Balancing act for China with birth of new BRICS bank
It needs to play leader without dominating
By Rachel Chang In Beijing, The Straits Times, 17 Jul 2014

CHINA has scored a big geopolitical win in its drive to rebalance the global playing field with the establishment of the new BRICS development bank this week.

But with the counterweight to Western-dominated global financial institutions now a reality, China faces the tough balancing act of asserting leadership of the new bank while reassuring its BRICS partners that they have not swapped one hegemon for another, said mainland analysts yesterday.

Already, domestic pressure in Brazil - where the deal to establish the long-awaited New Development Bank (NDB) was signed on Wednesday - has built on President Dilma Rousseff to extract significant concessions in bilateral talks with Chinese President Xi Jinping this week, in exchange for its diplomats having delivered the NDB agreement.

The other BRICS countries are India, Russia and South Africa.

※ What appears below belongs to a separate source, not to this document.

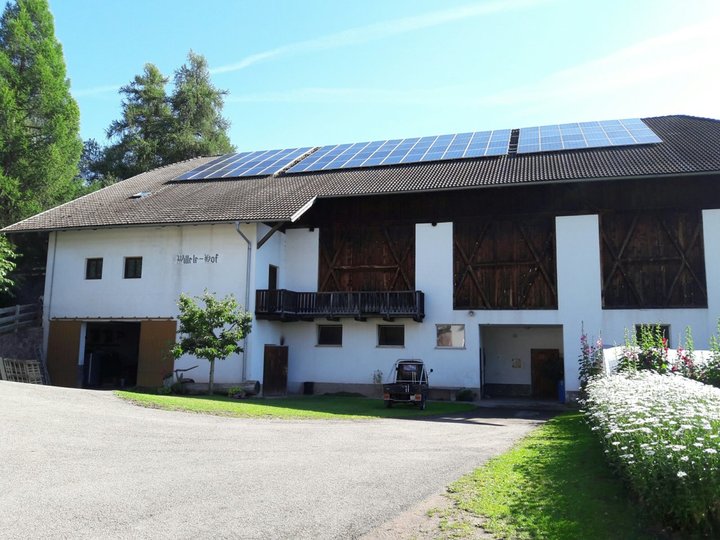 Wirtschaftsgebäude mit Photovoltaikanlage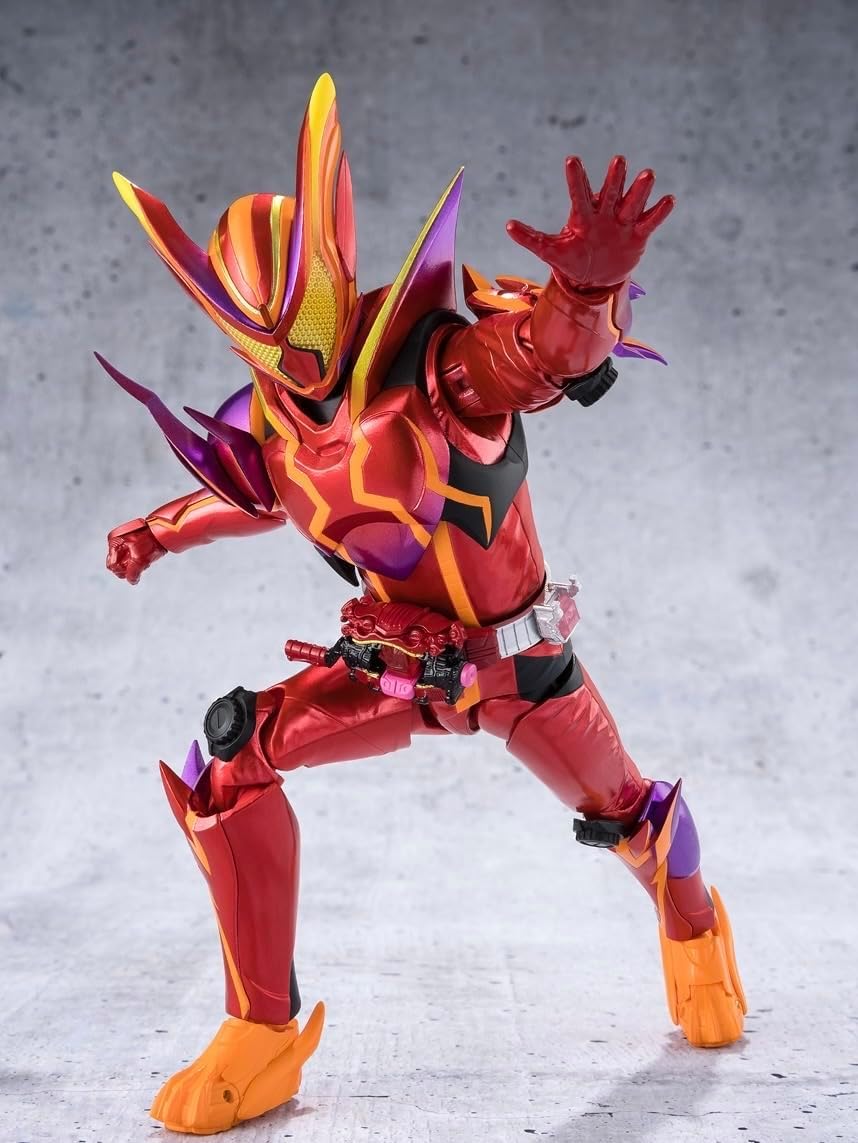 Amazon.co.jp: S.H.Figuarts 仮面ライダーガヴ アメイジングミフォーム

"In negotiations over the bank, China made significant concessions because it did not want its partners to worry that it will be too dominant," noted Shanghai Institute for International Studies research fellow Liu Zongyi.

While the NDB's headquarters will be in Shanghai, an Indian will be its first president and the rotating role will not go to China for at least 15 years. In addition, China has contributed the lion's share of US$41 billion (S$51 billion) - out of its almost US$4 trillion in foreign exchange reserves - to the NDB's US$100 billion joint currency reserves. Brazil, India and Russia will each give US$18 billion, while South Africa will contribute US$5 billion.

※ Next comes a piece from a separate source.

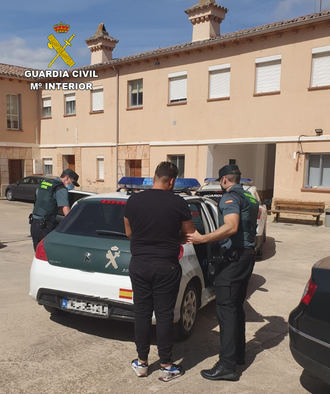 La Guardia Civil detiene a tres personas por robo en una finca agrícola en Cifuentes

The joint currency reserves can be drawn on by member nations to combat balance of payment crises that could arise when the United States raises its interest rates, causing an outflow of global funds from their financial markets.

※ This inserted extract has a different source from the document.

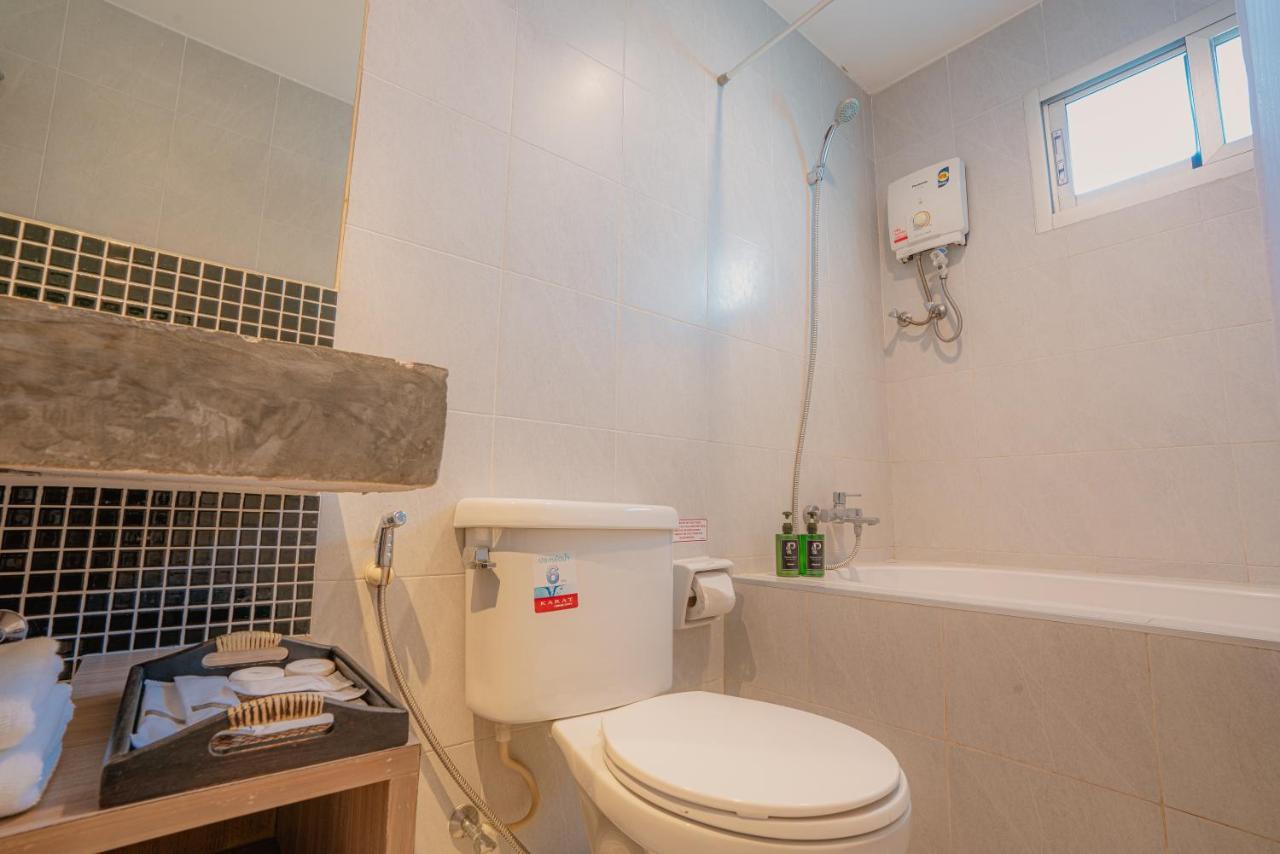 Family Room,933227920:JPEG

Separately, the NDB will have a fund of US$50 billion - made up of US$10 billion from each BRICS nation - to lend out to other countries for development projects.

"China can actually do all of this - spend its foreign reserves, lend money to other countries - by itself," said academic adviser Shen Dingli of Fudan University's Centre for BRICS Studies. "In getting the rest on board and giving them equal voting shares, it is showing that it is sincere about wanting a multilateral world. What can the US say now?"

Still, analysts said the NDB will have to tread lightly in its initial days, given the strategic and political differences that still exist among the five BRICS nations.

"The initial projects must be minor, politically neutral ones like infrastructural projects in small, developing countries," said East Asian Institute analyst Chen Gang.

"The real political tension will emerge when the member countries borrow from the NDB to finance major, strategic projects in their territories, as they still view one another as strategic threats."

Besides, each BRICS country has the right to veto major decisions at the NDB. But mainland observers were confident that the BRICS' over-arching goal of diluting Western influence in the global financial architecture and over their own emerging economies is a big enough shared priority that would outweigh their differences.

After all, the catalyst to realise the new bank this year, after negotiations since 2012, was the refusal of the US Congress to ratify changes that would more fairly distribute voting rights at the International Monetary Fund, said experts. Designed in the post-war period before the emergence of the BRICS nations, the IMF currently allots only 10.3 per cent of votes to them in total, although they account for a quarter of the world economy.